追記(2003.1.4)      スコットランドの『学級定員』問題と教員研修

    イギリス・スコットランドの最近のニュースを付記しておこう。 それはBBC NEWS 2003. 1. 3日号が伝え
    たものであるが、クラス・サイズ(class size)、『学級定員』について、スコットランド最大の教員組合であ
    るEIS ( Education Institute of Scotland )が「現在、クラス・サイズは33名であるが、それは1970年代に
    制定されたもので、20名にすべきである」と要求している。
    これは、PolandやPortugal、Belgium, Spainと比較しても悪いといい、しかもRonnie Smith書記長は21世紀
    に入り、ここ30年間据え置かれた定員を是非とも議会は改正する必要がある。 そのことは国際的データ‐
    によっても明らかであり、たとえクラス・ルール助手を増やしても、代替にはならない、といっている。

    これに対してスコットランド主席行政官は、「小学校の3年間のクラスは既に30名まで減らした」といい、また
    Ctthy Jamission教育長官は、「クラス・サイズの問題は長い期間をかけて行なわれるべきである」と警告し、
    またその問題だけではなく、適当な校舎のこと、設備、クラス・ルーム助手、補助員のことなどを含めて検討
    される必要があると語っている。 しかし中等学校の一年・ニ年生については優先課題にするとのことである。

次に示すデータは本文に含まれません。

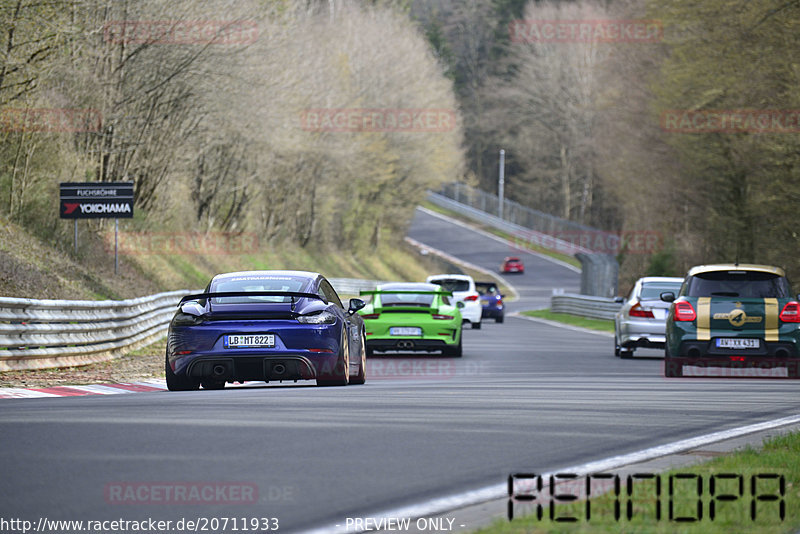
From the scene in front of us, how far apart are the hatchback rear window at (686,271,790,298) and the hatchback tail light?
262 millimetres

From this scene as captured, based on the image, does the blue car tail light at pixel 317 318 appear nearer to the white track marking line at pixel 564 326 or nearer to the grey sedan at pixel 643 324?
the grey sedan at pixel 643 324

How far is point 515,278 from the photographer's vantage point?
91812mm

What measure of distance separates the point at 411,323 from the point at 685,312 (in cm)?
556

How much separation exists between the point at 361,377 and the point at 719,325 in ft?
18.4

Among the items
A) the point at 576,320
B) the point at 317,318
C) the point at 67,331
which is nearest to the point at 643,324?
the point at 67,331

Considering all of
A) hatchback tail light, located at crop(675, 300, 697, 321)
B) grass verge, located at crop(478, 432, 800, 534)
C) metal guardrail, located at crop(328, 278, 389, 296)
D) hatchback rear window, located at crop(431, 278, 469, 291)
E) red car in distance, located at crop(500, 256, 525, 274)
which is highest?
red car in distance, located at crop(500, 256, 525, 274)

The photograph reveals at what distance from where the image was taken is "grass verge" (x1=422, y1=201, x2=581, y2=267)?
102963mm

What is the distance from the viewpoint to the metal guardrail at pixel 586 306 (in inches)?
1751

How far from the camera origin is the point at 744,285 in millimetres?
18828

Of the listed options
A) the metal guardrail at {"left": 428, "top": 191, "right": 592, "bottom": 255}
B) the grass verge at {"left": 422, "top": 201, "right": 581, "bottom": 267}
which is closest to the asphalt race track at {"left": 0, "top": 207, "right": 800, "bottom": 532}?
the grass verge at {"left": 422, "top": 201, "right": 581, "bottom": 267}

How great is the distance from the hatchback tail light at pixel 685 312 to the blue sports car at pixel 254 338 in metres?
6.27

    親と教員との共通意識は高まってきており、政府や議会では過去25年間、攻防が行なわれているが巧く
    いっていない。

コメント     教員研修について

    ご覧のとおりであるが、どの国でも『学級定員』を巡る攻防は同じようである。しかし、ここでは現在33名を減らす
    件である。 わが国でも『40人学級』の問題があり、地方自治体によっては独自の予算や主任教諭の持ち時
    間を遣り繰りしながら、『学級定員』を減らしたりしているところもあるし、文科省の方針も最近少し変化してきて
    いるように思われる。
    しかし教育効果を挙げるとなると、すぐ学級定員の問題になり、また例えばガイコク人の英語実習助手の増員、
 、  コンピューターの増設などのいわゆる「ハコ」の問題になり勝ちであるが、それらと表裏一体の教員研修についても
    再検討される必要があると考える。
    というのは、現在の研修は校内研修、地区のもの、精精、県教育研究所での研修など「内輪」でのものが大部
    分であるから、特に校長、教頭などの肩書きや“プライド”が邪魔をしたり、時には“馴れ合い”、遠慮なとがあっ
    たりして身につかないものも多いように思われる。むしろ「外部での研修」を増やす必要がある。
    そのさい、コンピーターにせよ英会話にせよ一市民として、AさんBさんとして勉強し、身につけることが重要であ
    る。 そのために教委は、彼らがそれを受けることができるようにするための時間の確保、費用の大幅な援助な
    どを保証すること。そのために「ハコ」に対する予算の半分ぐらいは、学校に配分するくらいの施策が望まれ
    る。

    教員に対する研修についての校長、教頭の配慮も同じである。個々の教員が自己の欠点を補い、また長
    所を一層伸ばすような研修計画を承認し、時間、費用について実質的に援助することである。
    最近、特別区で現行制度よりは、より自由な発想な方法で公立学校を運営することができる方策が浮かびあ
    がってきているが、これを各学校でもできるように思われる。前述英語実習教員についても、管理職や主任の
    教諭などが彼らを“お客様”扱いし、彼らを“使っていく”工夫と気概に欠けることも多いようである。 コンピュー
    ターの活用についても然り。管理職が殆どその「ハコ」に触れず、一部教員の「ハコ」になっている実状もあろう。
    従って、「外部での研修」によって相当、身につけて相談に乗ったり、指示することができる管理職であり、また
    一般教員も自信をもって指導することができる力量を身につけた人であってほしい。
    
    クラス・サイズ、『学級定員』の問題は、このような教員研修と一体となって推進されることを期待したい。